While Reinforcement Learning with Verifiable Rewards (RLVR) is effective for deterministically checkable tasks, many vision-language tasks are partially verifiable, demanding multi-criteria supervision (e.g., perceptual details, reasoning steps, and constraints). Rubrics provide a natural interface for this fine-grained supervision, but their effectiveness depends on the execution accuracy during online RL. We propose Reinforcement Learning with Robust Rubric Rewards ($\text{RLR}^3$), extending RLVR from task-level verification to criterion-level verification. $\text{RLR}^3$ routes instance-specific rubrics through two execution paths: an LLM-as-an-extractor paired with a deterministic verifier, or an LLM-as-a-Judge for non-verifiable criteria. To ensure faithful scoring, $\text{RLR}^3$ introduce a minimal exposure strategy that masks ground truths from extractors and images from judges. Furthermore, $\text{RLR}^3$ employs hierarchical aggregation to prioritize essential criteria over additional criteria, and mitigates score saturation within rollout groups. Evaluated on Qwen3-VL-30B-A3B across 15 benchmarks, $\text{RLR}^3$ consistently outperforms RLVR, yielding a 4.7-point improvement over the base model and exceeding the official instruct-to-thinking model gap. Controlled audits confirm our deterministic verification and minimal exposure significantly reduce exploitable false positives.

Editorial analysis

A structured set of objections, weighed in public.

Desk editor's note, referee report, simulated authors' rebuttal, and a circularity audit. Tearing a paper down is the easy half of reading it; the pith above is the substance, this is the friction.

Referee Report

2 major / 1 minor

Summary. The paper proposes Reinforcement Learning with Robust Rubric Rewards (RLR³) as an extension of RLVR for vision-language tasks. It routes instance-specific rubrics through an LLM-as-extractor with deterministic verifier or LLM-as-Judge paths, applies minimal exposure (masking ground truth from extractors and images from judges), uses hierarchical aggregation to prioritize criteria, and mitigates score saturation. The central claim is that RLR³ consistently outperforms RLVR on Qwen3-VL-30B-A3B across 15 benchmarks, delivering a 4.7-point average gain over the base model that exceeds the official instruct-to-thinking gap, with controlled audits showing reduced exploitable false positives.

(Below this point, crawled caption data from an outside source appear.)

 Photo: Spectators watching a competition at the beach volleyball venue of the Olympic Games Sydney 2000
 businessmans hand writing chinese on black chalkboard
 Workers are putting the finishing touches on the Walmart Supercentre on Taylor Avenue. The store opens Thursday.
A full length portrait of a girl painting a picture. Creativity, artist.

Significance. If the empirical gains and audit results prove robust, the approach offers a practical route to criterion-level rewards for partially verifiable VL tasks, potentially improving upon task-level RLVR by reducing reward hacking while preserving fine-grained supervision. The minimal-exposure masking and hierarchical aggregation are concrete engineering contributions that could generalize beyond the evaluated model.

major comments (2)
  1. [Abstract] Abstract: The headline result of a 4.7-point improvement (and outperformance of the instruct-to-thinking gap) is reported without error bars, per-benchmark tables, or any statistical significance tests. This is load-bearing for the claim of consistent outperformance across 15 benchmarks.
  2. [Abstract] Abstract: The assertion that 'controlled audits confirm our deterministic verification and minimal exposure significantly reduce exploitable false positives' provides no quantitative details on audit scale, rubric diversity, or measured judge accuracy under image masking for perceptual or constraint criteria. This directly affects the central assumption that the routing paths produce faithful scores without introducing new leakage.
minor comments (1)
  1. [Abstract] Grammatical error in the abstract: 'RLR³ introduce a minimal exposure strategy' should read 'RLR³ introduces a minimal exposure strategy'.

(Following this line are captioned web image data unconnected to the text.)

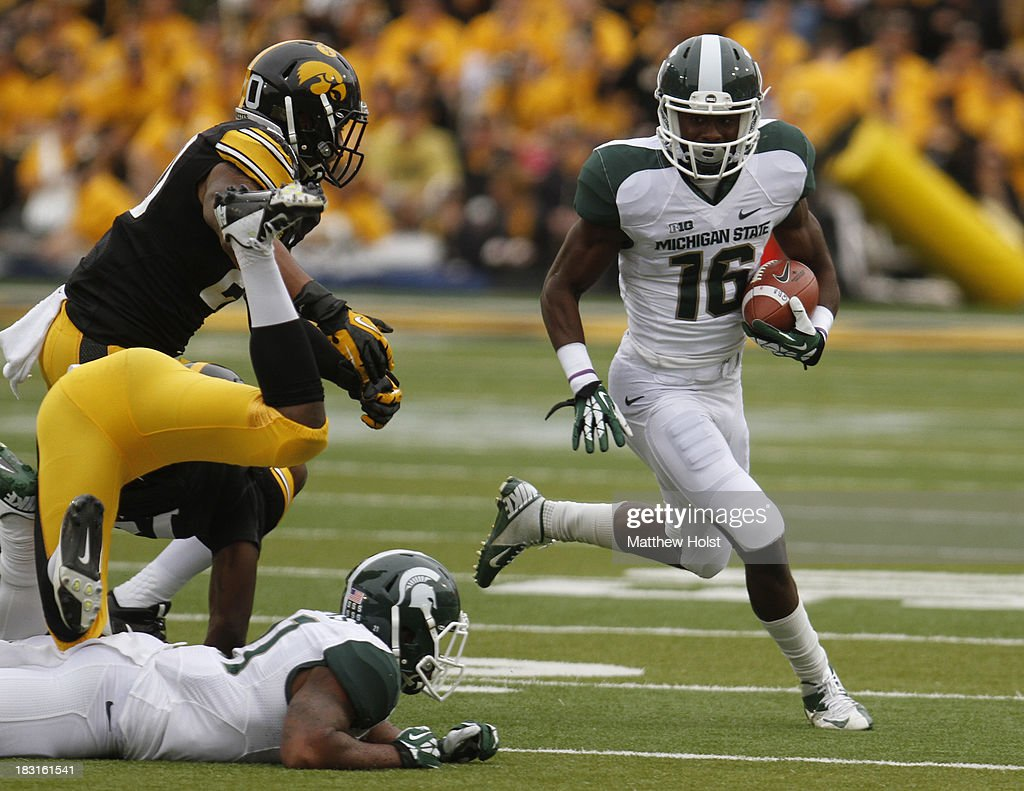 Wide receiver Aaron Burbridge #16 of the Michigan State Spartans rushes up field during the first quarter in front of linebacker Christian Kirksey #20 of the Iowa Hawkeyes on October 5, 2013 at Kinnick Stadium in Iowa City, Iowa.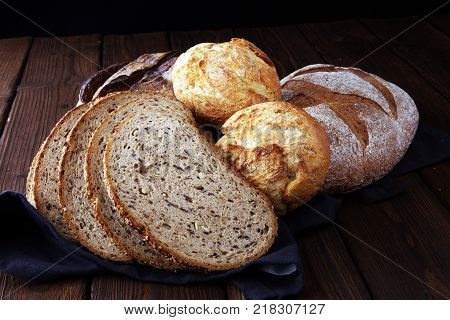 Different kinds of bread and bread rolls on brown wooden table. Kitchen or bakery poster design.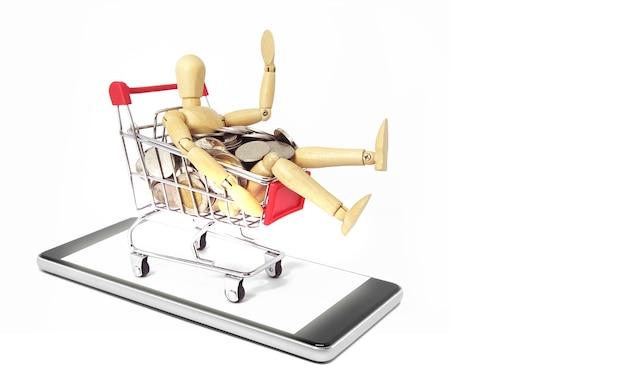 Houten oefenpop met zilveren munt in winkelwagen op mobiele telefoon geïsoleerd op een witte achtergrond. online winkelconcept.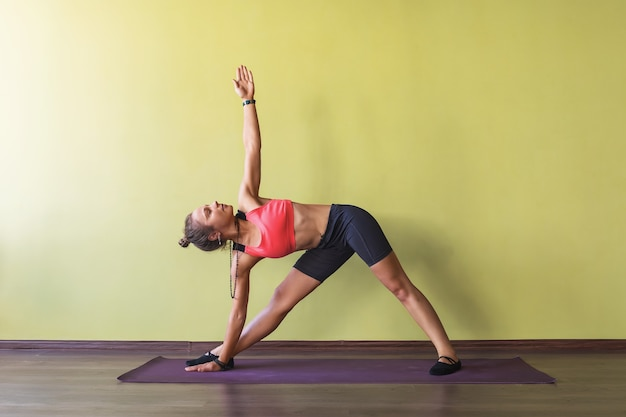 Woman standing on a mat performs the exercise utthita trikonasana near the wall the triangle pose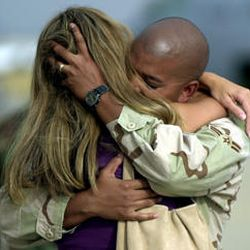 """Airman 1st Class Rawn Sahai embraces his wife, Nikol, after getting off a chartered jet at Hill Air Force Base Monday. """"It was hot,"""" he said. """"It was a lot of work, put in a lot of hours. But everyone was focused on the mission."""""""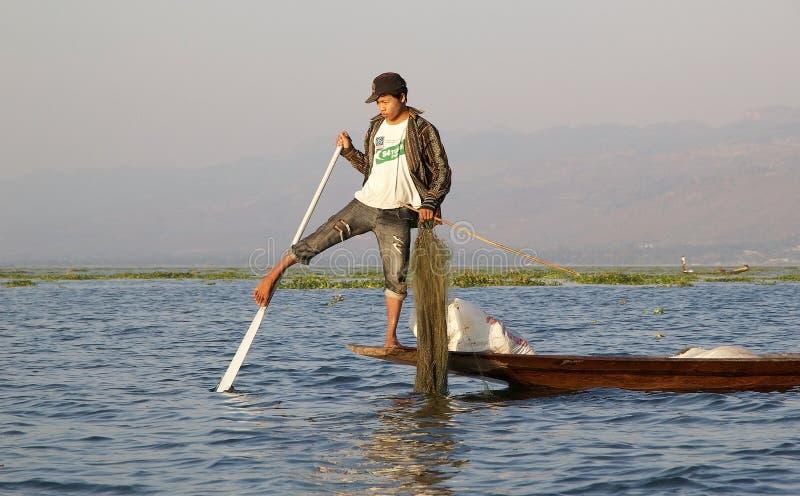 Lägga benen på ryggen rodden och fiske på sjön Inle Myanmar royaltyfria bilder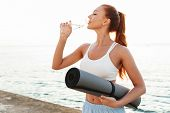 Image of redhead young woman in sportswear holding yoga mat and drinking water while doing workout b poster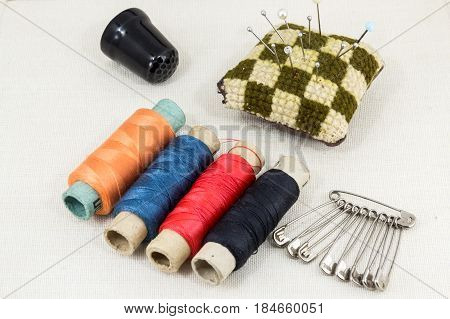Textile Fabric For Sewing,accessories For Needlework On New Textile Background. Spool Of Thread, Sci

Simulated Author's Rebuttal

2 responses · 0 unresolved

We thank the referee for the constructive feedback on our manuscript. We address each major comment below and agree to revisions that improve the transparency of the reported results and audit details.

read point-by-point responses
  1. Referee: [Abstract] Abstract: The headline result of a 4.7-point improvement (and outperformance of the instruct-to-thinking gap) is reported without error bars, per-benchmark tables, or any statistical significance tests. This is load-bearing for the claim of consistent outperformance across 15 benchmarks.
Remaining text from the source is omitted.